>> Start Supplied passage
Roser thinks effectiveness is the largest reason why EA can be helpful for Christians. People can rarely increase their amount of giving by orders of magnitude but, by choosing especially effective targets, they can increase the impact of their donations tens or hundreds of times. Forgoing additional impact is wrong from a consequentialist perspective, but there is also a case for it under different ethical systems. Effectiveness helps people better to live up to the consequentialist elements that are part of every plausible moral view. Ineffectiveness is also wasteful and reveals a lack of compassion (p. 66).

If effectiveness is such a great instrument of love, why does it not feature more prominently in the Bible? Roser suggests the reason is that effectiveness is a practical insight dependent on circumstances. It would have been relatively unimportant until recently. Its significance has risen sharply due to the increased availability of data and developments in science and technology. This ties in with Jakub Synowiec’s observation that the world has changed and that, as a result, we can be neighbors to a much larger group of people than before.

In his chapter Who is My Neighbour? Effective Altruism, the Good Samaritan, and the Opportunities of the 21st Century Jakub Synowiec examines, through the parable of the Good Samaritan, who Christians have a moral duty to help and how this relates to EA. Intellectuals supporting EA have their own answers stemming from utilitarianism: our moral duties should extend to all beings capable of suffering or having interests affected by our actions, regardless of geographical distance or even species. Some, like Nick Bostrom and Toby Ord, argue for further extending moral considerations to potential future beings (pp. 122–123). Hence animal welfare and protecting the future are popular causes within the movement along with global poverty and health.

Are these answers compatible with Christian ethics? According to Synowiec, Jesus’ answer switches the perspective from the criteria of a neighbor to how we can be neighbors ourselves (p. 129). He presents two possible interpretations of the parable: one where everyone is a neighbor, and a less demanding one where a neighbor is someone we can personally affect (pp. 129–131). Even according to this less demanding interpretation, in the modern world people far away from us geographically count as “global neighbors.” Unlike most people in the past, there are reliable means to get information about their needs and to distribute help to them, as well as unprecedented wealth in affluent countries that can be used to help (pp. 132–134). The EA expansion of the moral circle to people far away is thus compatible with Christianity.

But can animals or future people be considered neighbors? Synowiec thinks that considering Jesus’ overall teaching, it is plausible that species matters in the less demanding interpretation of the parable and that animals are thus not neighbors. However, regardless of whether animals are neighbors or not, he posits that today there are increased opportunities to act as a neighbor towards animals, as well as an increased need to do so due to large-scale factory farming (pp. 134–136). With people living in the far future, we cannot identify them and their needs accurately (p. 138) but we can say that being prevented from existing by the extinction of humanity would be against their interests. In a Christian worldview, people living in the future would also share the universal human need for salvation. Thus, we can be neighbors to future people by preventing anthropogenic extinction risks and preserving the means of salvation for people in the future (pp. 138–141). According to Synowiec, there is thus a lot of compatibility but perhaps not a total overlap between the concept of neighbor in the parable of the Good Samaritan and as proposed by EA.
>> End Supplied passage
>> Start Listed entries
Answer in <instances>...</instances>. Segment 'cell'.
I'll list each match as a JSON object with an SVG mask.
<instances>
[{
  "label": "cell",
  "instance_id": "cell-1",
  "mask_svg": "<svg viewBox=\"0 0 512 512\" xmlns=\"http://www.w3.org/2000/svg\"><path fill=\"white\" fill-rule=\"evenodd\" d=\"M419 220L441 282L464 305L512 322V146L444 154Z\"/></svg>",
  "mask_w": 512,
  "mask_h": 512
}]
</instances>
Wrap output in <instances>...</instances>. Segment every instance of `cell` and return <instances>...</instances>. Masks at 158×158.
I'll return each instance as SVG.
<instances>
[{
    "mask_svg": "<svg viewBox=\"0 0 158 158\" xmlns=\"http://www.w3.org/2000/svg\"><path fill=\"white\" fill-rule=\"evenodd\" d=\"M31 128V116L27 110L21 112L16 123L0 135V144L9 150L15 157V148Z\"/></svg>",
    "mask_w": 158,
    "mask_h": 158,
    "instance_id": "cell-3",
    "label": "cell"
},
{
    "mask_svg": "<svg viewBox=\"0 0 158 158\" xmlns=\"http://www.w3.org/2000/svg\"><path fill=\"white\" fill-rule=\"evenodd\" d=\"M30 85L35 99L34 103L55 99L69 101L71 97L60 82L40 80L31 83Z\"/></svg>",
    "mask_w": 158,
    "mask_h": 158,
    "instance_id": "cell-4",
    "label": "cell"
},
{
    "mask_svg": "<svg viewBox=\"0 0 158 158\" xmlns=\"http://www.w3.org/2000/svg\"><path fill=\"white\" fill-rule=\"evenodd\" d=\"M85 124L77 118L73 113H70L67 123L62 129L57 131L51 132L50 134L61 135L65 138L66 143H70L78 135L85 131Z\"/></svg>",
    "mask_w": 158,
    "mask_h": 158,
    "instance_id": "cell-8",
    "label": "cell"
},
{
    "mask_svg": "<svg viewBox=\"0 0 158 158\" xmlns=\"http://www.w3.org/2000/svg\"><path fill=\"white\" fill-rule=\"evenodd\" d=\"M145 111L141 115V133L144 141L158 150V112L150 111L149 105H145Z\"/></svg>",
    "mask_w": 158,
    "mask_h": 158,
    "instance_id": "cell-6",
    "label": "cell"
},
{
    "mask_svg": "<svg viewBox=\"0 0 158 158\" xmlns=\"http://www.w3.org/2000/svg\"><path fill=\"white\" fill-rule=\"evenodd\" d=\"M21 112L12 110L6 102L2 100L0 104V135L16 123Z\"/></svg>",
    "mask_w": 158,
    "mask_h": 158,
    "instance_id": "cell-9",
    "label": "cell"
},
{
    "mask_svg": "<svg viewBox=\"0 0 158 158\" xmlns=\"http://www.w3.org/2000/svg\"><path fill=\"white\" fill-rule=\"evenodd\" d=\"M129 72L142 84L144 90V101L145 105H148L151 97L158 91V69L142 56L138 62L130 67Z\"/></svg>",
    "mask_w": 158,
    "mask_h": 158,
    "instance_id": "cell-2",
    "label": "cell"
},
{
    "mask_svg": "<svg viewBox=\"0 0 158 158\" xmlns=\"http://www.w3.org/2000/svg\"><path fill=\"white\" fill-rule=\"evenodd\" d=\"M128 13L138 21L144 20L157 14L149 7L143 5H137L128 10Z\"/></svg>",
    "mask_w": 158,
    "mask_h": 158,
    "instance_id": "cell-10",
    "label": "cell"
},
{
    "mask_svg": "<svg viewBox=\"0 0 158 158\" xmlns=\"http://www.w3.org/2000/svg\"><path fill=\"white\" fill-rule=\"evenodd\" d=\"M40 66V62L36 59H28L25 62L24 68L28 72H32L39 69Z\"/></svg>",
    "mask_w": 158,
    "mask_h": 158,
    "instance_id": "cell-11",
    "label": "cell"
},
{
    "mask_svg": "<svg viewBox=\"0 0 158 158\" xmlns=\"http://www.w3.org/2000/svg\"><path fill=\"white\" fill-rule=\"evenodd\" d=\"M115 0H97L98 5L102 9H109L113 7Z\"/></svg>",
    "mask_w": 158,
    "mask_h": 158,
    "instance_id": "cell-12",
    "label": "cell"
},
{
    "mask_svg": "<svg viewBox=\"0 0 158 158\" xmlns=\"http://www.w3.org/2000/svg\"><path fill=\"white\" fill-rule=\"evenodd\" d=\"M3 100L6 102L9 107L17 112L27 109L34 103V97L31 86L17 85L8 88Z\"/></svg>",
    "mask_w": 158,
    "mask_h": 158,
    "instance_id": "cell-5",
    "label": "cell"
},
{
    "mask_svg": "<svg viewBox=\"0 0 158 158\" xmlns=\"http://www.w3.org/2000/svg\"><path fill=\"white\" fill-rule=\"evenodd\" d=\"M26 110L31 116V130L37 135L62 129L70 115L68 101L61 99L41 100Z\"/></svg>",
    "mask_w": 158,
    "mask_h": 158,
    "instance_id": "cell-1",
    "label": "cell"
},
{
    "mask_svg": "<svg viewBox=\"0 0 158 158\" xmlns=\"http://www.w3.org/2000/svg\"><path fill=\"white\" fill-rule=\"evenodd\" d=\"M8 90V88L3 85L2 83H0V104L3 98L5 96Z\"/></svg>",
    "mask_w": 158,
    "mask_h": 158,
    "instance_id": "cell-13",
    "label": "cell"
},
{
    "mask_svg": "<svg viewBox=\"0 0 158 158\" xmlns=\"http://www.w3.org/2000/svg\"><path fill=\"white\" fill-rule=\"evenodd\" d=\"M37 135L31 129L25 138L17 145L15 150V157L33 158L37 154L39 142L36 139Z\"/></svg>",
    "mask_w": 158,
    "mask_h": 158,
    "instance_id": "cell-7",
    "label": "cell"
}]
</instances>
>> End Listed entries
→ **Task list**:
1. Answer these questions using the passage on effective altruism and Christianity:
(a) According to Roser, why might effectiveness not feature more prominently in the Bible?
(b) Which two thinkers are named as arguing for extending moral considerations to potential future beings?
(c) What two interpretations of the parable of the Good Samaritan does Synowiec present?
2. Rewrite the passage on effective altruism and Christianity, everything from "In his chapter" down to "poverty and health.", putting "physical distance" in place of "geographical distance".
The rows have no connection to the passage on effective altruism and Christianity.

→ **Task-by-task outputs**:
1.
(a) Effectiveness is a practical insight dependent on circumstances, and it would have been relatively unimportant until recently.
(b) Nick Bostrom and Toby Ord.
(c) One where everyone is a neighbor, and a less demanding one where a neighbor is someone we can personally affect.

2.
In his chapter Who is My Neighbour? Effective Altruism, the Good Samaritan, and the Opportunities of the 21st Century Jakub Synowiec examines, through the parable of the Good Samaritan, who Christians have a moral duty to help and how this relates to EA. Intellectuals supporting EA have their own answers stemming from utilitarianism: our moral duties should extend to all beings capable of suffering or having interests affected by our actions, regardless of physical distance or even species. Some, like Nick Bostrom and Toby Ord, argue for further extending moral considerations to potential future beings (pp. 122–123). Hence animal welfare and protecting the future are popular causes within the movement along with global poverty and health.